For instance, corn prices were flat in Chicago commodity futures trading, but the crucial volatility factor fell. The volatility measure dropped to a historic low of 15 percent and is used by US Department of Agriculture agencies to establish primary crop insurance rates.

As a result, premiums for government-backed multi-peril insurance will be down roughly 10 percent, according to Brian Young, president of the Crop Risk Services unit of Validus.

While Young said he expected reinsurance pricing to be flat for multi-peril crop covers at renewal, Monaghan said the trend is negative.

"What we're seeing now are rate decreases", Monaghan noted, pointing to reductions of 1-6 percent.

"It depends on how much hail is in your programme," he added, referring to prices from reinsurers.

As for dealing with the squeeze on margins imposed by regulatory changes that took effect in 2011, Young said carriers have learned how to stay profitable.

"Every company has somewhat adapted to the standard agreement in its present form," Young said, referring to the crop insurance contract designed by regulators.

On the hail side, where primary coverage rates are set by private providers and the federal government is not involved, prices have risen dramatically in some areas and not so much in others.

In eastern Washington, where large farms produce winter wheat and garbanzo beans, hail cover prices have risen 50 percent and doubled in some areas compared with two years ago, according to Josh Smart, practice leader and chief sales officer in Hub International's national agriculture practice.

The increases reflect hail events in 2014 and 2015, Smart said. For wheat growers, who till 30,000 acres on average, the cost of covering their crops against hail damage has risen to as much as $1.20 per acre. For multi-peril coverage, the cost ranges from $20 to $22 an acre, he added.

At Crop Risk Services, hail rate changes have not been as dramatic as those described by Smart in Washington, according to Young.

Hail coverage is often under-priced by insurers that also offer multi-peril cover as a way to attract farmers into doing business with them, as primary carriers must offer multi-peril policies at government-set rates.

The insurance provides carriers with a way to differentiate their products, along with service and supplemental coverage options for named perils. With hail, the differentiating factor tends to be how low a carrier will go on price, brokers and analysts said.

In recent years, carriers have sold roughly $1bn in hail coverage, while primary insurance premiums have ranged around $10bn a year since 2009, although in recent years much of it has covered prices rather than yields.

**TO DO**
1. In the crop insurance passage, to what historic low did the volatility measure drop?
2. For each statement, say whether it agrees with the crop insurance passage, and quote the words that decide it.
(a) Premiums for government-backed multi-peril insurance will be down roughly 10 percent.
(b) The federal government sets primary coverage rates for hail.
(c) Multi-peril coverage costs from $20 to $22 an acre.
3. Please repeat the crop insurance passage word for word between "As a result, premiums" and "unit of Validus.", inclusive.
The lines that follow are not needed for any of this work.

**DATASET ENTRIES**
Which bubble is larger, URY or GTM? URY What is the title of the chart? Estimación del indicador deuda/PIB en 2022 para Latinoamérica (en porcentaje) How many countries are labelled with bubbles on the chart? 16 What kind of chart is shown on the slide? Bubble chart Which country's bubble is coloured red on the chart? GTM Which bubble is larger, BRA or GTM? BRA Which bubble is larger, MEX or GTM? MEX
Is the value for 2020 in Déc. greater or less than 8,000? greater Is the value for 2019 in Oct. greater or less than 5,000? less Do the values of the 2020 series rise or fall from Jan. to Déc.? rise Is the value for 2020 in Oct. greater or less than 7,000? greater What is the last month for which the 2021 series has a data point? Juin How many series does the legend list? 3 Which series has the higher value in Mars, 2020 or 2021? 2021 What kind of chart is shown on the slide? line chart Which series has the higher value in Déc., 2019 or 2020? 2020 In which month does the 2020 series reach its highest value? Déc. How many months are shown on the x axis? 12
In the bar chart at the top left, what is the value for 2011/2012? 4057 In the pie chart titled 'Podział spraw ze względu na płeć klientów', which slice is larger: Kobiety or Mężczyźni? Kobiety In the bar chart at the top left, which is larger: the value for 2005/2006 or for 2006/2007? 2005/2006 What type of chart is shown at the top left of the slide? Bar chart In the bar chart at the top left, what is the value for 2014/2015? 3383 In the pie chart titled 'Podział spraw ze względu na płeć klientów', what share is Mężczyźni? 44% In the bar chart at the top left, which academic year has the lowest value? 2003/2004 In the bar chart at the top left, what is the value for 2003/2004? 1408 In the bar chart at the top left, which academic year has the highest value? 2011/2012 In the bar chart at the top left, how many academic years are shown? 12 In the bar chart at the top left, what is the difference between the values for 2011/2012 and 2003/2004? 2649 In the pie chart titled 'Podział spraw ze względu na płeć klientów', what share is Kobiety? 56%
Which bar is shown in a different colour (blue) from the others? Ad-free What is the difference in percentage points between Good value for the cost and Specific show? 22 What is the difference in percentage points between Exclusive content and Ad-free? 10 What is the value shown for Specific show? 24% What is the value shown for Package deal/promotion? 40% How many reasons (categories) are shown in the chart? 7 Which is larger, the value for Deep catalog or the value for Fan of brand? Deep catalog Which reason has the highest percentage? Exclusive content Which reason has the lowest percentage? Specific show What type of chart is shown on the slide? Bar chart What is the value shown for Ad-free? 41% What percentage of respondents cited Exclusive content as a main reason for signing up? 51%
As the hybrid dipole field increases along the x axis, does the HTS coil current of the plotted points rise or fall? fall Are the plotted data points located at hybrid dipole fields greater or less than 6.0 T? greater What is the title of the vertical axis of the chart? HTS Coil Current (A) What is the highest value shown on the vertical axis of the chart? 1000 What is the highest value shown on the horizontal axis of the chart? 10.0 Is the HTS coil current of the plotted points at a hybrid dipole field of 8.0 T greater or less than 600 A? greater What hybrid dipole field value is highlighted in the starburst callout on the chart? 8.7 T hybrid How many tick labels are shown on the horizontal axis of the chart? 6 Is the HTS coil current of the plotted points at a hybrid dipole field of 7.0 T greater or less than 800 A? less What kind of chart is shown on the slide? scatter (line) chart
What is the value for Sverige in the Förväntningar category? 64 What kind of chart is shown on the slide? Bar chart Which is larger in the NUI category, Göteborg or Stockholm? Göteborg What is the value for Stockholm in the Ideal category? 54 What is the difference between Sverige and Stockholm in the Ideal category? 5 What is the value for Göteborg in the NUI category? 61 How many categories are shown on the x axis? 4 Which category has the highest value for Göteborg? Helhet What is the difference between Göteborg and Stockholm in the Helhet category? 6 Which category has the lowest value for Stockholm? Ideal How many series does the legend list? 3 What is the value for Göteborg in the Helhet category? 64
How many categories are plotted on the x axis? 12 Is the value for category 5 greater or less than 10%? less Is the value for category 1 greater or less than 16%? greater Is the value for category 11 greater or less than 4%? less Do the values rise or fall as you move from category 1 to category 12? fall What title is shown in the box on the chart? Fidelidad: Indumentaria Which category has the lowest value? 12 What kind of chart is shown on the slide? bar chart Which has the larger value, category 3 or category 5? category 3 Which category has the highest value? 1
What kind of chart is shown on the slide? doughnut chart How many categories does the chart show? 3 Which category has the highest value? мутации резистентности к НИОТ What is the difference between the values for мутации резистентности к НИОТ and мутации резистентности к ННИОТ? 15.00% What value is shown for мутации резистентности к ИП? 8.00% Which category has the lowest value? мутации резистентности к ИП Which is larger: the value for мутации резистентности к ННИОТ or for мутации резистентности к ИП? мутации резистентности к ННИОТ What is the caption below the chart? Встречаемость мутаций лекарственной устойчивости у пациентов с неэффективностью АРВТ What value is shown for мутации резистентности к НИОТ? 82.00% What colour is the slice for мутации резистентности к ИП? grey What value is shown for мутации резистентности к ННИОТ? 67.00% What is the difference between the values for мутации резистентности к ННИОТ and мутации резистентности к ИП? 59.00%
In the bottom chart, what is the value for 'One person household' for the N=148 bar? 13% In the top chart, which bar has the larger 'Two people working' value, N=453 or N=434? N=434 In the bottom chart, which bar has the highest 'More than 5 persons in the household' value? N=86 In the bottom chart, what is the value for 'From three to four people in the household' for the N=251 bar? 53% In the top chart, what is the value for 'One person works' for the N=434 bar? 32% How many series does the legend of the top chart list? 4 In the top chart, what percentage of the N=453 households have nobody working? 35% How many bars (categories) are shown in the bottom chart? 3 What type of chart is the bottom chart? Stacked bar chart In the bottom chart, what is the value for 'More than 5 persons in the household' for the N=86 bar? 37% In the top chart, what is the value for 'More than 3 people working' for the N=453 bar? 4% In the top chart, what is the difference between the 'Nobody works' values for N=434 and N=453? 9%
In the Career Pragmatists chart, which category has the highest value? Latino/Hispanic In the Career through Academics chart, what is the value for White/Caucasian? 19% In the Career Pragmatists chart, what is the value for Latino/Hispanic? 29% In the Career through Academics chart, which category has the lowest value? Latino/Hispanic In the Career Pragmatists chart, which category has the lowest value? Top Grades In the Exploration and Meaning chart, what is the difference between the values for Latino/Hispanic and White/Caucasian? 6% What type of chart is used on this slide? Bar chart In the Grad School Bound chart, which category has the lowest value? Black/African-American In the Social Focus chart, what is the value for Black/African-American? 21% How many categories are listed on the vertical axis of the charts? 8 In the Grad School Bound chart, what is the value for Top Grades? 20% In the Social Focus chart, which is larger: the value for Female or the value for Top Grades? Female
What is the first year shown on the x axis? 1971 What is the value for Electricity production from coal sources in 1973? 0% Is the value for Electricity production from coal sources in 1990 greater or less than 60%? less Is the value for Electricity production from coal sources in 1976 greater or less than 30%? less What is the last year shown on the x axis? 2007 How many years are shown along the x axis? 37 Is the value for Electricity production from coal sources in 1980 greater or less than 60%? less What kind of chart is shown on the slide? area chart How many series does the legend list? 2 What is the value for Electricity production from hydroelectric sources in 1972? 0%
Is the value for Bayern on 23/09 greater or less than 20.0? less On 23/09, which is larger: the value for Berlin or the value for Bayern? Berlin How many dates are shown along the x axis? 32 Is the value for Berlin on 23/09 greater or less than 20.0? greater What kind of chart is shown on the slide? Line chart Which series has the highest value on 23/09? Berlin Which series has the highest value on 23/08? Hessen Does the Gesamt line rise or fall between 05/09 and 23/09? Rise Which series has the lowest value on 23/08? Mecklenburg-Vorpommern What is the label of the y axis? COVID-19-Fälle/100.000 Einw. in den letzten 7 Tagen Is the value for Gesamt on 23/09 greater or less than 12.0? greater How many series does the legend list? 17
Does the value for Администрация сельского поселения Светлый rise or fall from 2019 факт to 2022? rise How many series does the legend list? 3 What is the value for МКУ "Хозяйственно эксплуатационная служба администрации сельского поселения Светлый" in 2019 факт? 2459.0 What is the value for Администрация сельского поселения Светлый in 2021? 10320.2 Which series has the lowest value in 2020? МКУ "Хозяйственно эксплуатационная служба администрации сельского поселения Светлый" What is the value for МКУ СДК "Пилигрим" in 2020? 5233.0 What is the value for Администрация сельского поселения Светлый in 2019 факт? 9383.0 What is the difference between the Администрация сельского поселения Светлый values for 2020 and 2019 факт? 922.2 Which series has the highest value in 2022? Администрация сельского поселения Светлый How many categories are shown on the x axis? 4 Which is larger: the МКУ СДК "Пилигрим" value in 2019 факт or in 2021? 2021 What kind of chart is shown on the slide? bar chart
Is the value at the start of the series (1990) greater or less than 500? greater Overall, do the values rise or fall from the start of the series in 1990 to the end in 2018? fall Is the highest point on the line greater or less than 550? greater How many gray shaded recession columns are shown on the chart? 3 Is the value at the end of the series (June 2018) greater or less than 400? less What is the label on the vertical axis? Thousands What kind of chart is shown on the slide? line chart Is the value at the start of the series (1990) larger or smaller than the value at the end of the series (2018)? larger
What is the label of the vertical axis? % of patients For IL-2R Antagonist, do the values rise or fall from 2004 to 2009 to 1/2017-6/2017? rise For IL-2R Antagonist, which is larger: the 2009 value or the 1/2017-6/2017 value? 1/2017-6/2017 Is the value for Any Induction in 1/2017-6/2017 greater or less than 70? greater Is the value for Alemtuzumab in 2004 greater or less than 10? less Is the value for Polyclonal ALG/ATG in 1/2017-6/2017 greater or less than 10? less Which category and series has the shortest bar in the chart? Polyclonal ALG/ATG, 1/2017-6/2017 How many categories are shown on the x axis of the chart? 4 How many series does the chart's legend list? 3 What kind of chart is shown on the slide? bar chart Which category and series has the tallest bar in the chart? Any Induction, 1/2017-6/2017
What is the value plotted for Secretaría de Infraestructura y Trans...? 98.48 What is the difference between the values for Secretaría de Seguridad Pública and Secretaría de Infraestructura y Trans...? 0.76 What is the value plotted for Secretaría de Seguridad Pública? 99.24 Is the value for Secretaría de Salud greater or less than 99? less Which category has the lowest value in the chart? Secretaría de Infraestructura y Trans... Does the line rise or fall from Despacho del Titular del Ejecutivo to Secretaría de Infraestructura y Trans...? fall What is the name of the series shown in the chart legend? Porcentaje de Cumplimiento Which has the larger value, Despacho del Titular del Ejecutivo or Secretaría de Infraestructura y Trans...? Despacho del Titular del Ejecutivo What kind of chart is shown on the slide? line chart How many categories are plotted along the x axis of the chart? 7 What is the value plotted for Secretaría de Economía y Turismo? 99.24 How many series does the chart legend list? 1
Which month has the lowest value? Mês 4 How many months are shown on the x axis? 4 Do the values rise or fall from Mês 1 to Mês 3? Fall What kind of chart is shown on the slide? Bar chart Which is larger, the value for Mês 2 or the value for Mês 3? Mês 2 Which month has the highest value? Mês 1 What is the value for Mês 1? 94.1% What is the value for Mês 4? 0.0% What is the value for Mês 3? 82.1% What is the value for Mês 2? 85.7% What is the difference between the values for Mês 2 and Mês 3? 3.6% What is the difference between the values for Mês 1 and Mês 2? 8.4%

**EXERCISE RESULTS**
1. 15 percent

2.
(a) Yes: "premiums for government-backed multi-peril insurance will be down roughly 10 percent"
(b) No: "primary coverage rates are set by private providers and the federal government is not involved"
(c) Yes: "For multi-peril coverage, the cost ranges from $20 to $22 an acre"

3.
As a result, premiums for government-backed multi-peril insurance will be down roughly 10 percent, according to Brian Young, president of the Crop Risk Services unit of Validus.